(SOURCE EXCERPT):
__________________________________________________

Here, Fredrick day acknowledges that he "forget [sic] the quote marks," and thus takes responsibility for having "dropped a bucket of additional shit on "Fitzpoll's" head." In other words, he understood why I'd interpret it as I did. Fd does a better job than those who are supposed to be assuming good faith, here. Fd, if you read this, thanks. But no bucket of shit was dropped on Fritzpoll's head. Nothing happened to him. He could have remained entirely silent about the whole Fredrick day aspect of this, with no harm. H ecould have simply told me to bug off, I've made my decision, I'm done with this.

__________________________________________________

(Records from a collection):
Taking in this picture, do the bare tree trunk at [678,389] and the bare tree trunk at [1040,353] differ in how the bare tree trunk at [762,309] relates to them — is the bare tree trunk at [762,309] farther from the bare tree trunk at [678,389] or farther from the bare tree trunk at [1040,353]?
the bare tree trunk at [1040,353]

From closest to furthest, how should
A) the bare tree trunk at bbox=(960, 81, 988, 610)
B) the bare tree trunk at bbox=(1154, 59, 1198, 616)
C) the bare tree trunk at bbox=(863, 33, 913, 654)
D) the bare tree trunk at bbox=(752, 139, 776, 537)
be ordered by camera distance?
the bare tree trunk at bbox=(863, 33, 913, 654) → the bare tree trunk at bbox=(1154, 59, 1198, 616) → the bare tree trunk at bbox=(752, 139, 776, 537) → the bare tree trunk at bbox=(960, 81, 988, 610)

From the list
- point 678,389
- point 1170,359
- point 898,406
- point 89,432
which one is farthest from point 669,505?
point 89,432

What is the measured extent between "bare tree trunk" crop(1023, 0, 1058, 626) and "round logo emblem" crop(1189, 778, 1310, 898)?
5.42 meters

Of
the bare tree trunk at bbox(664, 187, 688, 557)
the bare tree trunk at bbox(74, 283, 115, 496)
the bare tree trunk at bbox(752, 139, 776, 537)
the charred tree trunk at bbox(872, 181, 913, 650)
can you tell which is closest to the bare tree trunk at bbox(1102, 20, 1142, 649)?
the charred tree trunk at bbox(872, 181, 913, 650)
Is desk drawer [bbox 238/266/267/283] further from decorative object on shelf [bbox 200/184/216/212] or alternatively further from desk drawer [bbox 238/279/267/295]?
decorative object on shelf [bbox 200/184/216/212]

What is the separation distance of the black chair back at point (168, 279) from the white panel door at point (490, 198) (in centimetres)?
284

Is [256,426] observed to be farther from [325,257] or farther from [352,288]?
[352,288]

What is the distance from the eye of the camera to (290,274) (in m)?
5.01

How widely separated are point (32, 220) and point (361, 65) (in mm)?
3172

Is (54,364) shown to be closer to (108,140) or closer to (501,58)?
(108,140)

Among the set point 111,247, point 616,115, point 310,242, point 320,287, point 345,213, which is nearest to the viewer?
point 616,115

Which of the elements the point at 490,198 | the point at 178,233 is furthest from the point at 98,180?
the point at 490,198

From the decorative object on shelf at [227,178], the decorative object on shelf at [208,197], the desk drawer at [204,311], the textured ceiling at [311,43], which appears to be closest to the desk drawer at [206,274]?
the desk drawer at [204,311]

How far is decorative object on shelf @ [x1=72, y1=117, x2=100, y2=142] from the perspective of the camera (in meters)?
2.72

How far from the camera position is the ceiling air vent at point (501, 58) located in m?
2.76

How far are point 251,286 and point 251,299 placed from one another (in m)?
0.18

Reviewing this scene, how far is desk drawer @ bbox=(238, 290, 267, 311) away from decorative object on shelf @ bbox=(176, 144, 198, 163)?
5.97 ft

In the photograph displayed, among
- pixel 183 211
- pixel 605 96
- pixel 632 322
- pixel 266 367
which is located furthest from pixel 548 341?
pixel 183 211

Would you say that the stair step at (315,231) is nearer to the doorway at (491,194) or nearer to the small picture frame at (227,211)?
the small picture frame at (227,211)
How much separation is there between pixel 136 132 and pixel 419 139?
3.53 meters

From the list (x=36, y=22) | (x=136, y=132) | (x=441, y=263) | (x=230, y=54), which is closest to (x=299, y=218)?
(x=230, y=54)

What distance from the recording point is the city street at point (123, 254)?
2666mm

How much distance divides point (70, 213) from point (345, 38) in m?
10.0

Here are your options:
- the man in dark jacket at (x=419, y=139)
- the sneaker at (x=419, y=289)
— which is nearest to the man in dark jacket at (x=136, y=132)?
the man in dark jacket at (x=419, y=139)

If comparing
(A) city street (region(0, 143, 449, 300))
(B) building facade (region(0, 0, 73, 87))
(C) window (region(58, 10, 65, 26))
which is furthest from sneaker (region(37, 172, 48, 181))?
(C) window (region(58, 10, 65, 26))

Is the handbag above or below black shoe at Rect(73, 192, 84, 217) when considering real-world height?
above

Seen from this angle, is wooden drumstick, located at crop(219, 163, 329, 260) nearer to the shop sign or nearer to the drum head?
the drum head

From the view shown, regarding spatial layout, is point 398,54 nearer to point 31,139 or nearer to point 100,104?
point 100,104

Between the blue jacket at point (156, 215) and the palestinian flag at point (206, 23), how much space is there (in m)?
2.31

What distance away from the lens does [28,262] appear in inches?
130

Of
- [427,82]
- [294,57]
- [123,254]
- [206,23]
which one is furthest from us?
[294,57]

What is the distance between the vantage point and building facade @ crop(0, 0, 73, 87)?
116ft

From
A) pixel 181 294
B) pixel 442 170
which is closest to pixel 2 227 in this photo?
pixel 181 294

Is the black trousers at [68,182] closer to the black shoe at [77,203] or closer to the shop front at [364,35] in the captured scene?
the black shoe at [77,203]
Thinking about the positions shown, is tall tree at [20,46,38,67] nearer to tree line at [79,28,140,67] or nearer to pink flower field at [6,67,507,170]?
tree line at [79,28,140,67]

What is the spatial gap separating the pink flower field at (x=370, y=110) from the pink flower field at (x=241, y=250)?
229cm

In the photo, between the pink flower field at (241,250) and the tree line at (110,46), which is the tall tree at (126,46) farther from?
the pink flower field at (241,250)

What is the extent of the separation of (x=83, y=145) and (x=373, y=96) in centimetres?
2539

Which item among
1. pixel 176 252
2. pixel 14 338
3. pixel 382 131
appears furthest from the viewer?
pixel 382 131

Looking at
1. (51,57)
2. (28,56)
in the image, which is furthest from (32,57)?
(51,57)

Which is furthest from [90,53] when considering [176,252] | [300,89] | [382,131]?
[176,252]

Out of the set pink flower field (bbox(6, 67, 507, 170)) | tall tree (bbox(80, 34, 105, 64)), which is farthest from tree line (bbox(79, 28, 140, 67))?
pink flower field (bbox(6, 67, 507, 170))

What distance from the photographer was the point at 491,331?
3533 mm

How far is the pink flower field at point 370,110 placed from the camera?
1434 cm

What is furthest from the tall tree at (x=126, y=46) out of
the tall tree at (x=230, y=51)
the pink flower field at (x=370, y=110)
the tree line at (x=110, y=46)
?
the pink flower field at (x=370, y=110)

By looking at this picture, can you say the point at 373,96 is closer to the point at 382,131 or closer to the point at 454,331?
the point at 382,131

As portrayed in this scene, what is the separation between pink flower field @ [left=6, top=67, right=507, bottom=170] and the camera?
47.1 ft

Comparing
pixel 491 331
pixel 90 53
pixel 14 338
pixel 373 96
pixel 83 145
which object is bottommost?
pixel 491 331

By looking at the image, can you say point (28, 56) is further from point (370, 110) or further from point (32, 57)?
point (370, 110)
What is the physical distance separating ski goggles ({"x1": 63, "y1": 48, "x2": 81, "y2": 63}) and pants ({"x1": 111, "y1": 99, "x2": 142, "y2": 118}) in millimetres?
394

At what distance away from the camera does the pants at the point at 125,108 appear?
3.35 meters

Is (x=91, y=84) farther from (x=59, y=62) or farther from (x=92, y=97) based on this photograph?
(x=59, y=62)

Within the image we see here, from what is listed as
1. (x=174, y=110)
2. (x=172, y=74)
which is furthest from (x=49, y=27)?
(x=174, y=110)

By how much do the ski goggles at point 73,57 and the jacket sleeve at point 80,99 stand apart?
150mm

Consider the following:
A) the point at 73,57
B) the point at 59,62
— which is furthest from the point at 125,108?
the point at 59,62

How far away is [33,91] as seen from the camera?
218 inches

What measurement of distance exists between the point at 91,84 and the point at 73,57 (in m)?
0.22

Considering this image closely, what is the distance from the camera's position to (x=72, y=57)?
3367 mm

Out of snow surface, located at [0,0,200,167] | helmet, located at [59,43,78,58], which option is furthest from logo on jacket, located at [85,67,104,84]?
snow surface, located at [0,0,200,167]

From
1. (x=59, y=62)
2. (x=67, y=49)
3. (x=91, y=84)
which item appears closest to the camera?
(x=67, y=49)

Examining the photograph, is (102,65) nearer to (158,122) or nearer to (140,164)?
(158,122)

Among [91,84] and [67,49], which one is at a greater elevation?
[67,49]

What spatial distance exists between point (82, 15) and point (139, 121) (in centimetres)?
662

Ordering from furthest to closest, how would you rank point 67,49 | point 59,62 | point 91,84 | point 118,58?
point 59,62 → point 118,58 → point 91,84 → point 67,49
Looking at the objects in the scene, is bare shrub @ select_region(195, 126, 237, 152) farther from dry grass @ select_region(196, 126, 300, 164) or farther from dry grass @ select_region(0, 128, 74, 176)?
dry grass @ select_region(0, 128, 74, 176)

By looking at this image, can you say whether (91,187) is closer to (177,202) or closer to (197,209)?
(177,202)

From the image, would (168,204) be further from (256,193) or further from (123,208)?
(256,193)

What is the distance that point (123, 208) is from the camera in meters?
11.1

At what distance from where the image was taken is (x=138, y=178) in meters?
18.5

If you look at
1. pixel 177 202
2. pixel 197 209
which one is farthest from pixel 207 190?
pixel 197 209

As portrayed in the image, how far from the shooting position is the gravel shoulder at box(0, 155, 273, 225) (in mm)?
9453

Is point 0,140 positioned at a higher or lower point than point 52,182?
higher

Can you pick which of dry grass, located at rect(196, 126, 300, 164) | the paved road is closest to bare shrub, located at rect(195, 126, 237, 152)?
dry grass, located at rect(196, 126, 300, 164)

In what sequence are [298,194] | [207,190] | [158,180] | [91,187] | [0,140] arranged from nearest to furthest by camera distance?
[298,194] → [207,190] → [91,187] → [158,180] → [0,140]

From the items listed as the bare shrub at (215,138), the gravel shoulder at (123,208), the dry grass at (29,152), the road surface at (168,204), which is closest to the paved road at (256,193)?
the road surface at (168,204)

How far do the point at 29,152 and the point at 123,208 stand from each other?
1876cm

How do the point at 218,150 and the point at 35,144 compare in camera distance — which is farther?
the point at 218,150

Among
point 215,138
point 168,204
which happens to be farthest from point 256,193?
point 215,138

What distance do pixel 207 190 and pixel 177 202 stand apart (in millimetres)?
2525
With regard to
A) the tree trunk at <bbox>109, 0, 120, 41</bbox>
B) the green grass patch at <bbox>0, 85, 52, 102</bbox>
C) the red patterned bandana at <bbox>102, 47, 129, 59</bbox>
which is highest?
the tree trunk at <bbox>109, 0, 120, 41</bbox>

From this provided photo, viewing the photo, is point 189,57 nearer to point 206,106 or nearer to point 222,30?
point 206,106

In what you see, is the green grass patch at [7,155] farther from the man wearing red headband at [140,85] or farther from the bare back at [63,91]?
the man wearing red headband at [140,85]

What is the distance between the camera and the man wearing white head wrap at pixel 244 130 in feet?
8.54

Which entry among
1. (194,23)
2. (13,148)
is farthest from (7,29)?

__________________________________________________

(EXERCISE INSTRUCTIONS):
Please duplicate the Fredrick day excerpt word for word, beginning at the words "Here, Fredrick day" and stopping after "done with this.".

(OUTPUT FOR THIS TASK):
Here, Fredrick day acknowledges that he "forget [sic] the quote marks," and thus takes responsibility for having "dropped a bucket of additional shit on "Fitzpoll's" head." In other words, he understood why I'd interpret it as I did. Fd does a better job than those who are supposed to be assuming good faith, here. Fd, if you read this, thanks. But no bucket of shit was dropped on Fritzpoll's head. Nothing happened to him. He could have remained entirely silent about the whole Fredrick day aspect of this, with no harm. H ecould have simply told me to bug off, I've made my decision, I'm done with this.